[Dataset excerpts]
┄┄┄┄┄┄┄┄┄┄
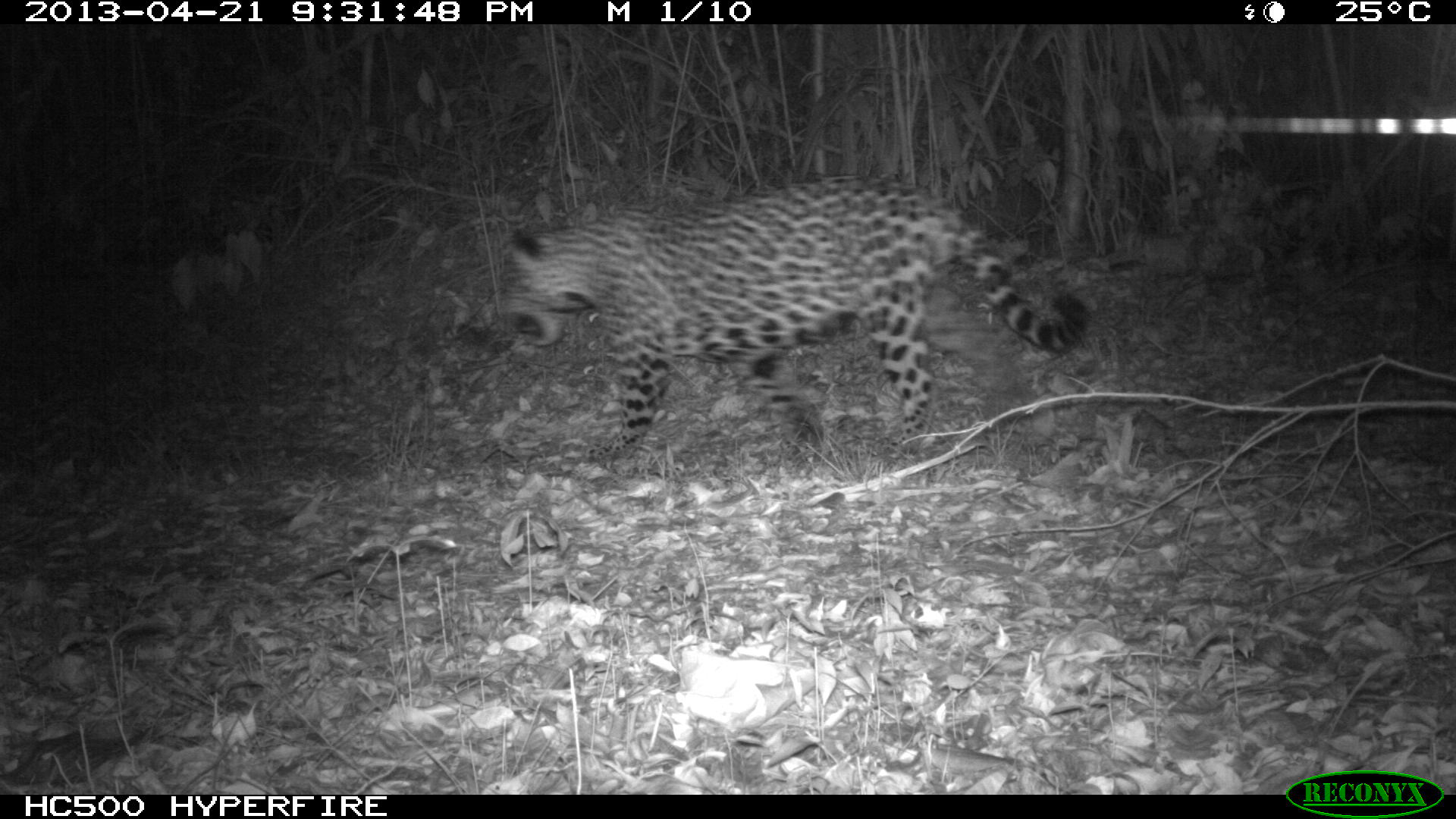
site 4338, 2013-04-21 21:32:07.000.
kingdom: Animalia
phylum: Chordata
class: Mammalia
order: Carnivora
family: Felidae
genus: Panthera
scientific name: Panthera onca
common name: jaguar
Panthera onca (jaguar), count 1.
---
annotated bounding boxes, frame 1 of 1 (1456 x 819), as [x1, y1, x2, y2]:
┄┄┄┄┄┄┄┄┄┄
ASSIGNMENT
Look above for the line containing "genus: Panthera"; copy from it through the last line, exactly, and nothing more.

EXERCISE SOLUTION
genus: Panthera
scientific name: Panthera onca
common name: jaguar
Panthera onca (jaguar), count 1.
---
annotated bounding boxes, frame 1 of 1 (1456 x 819), as [x1, y1, x2, y2]:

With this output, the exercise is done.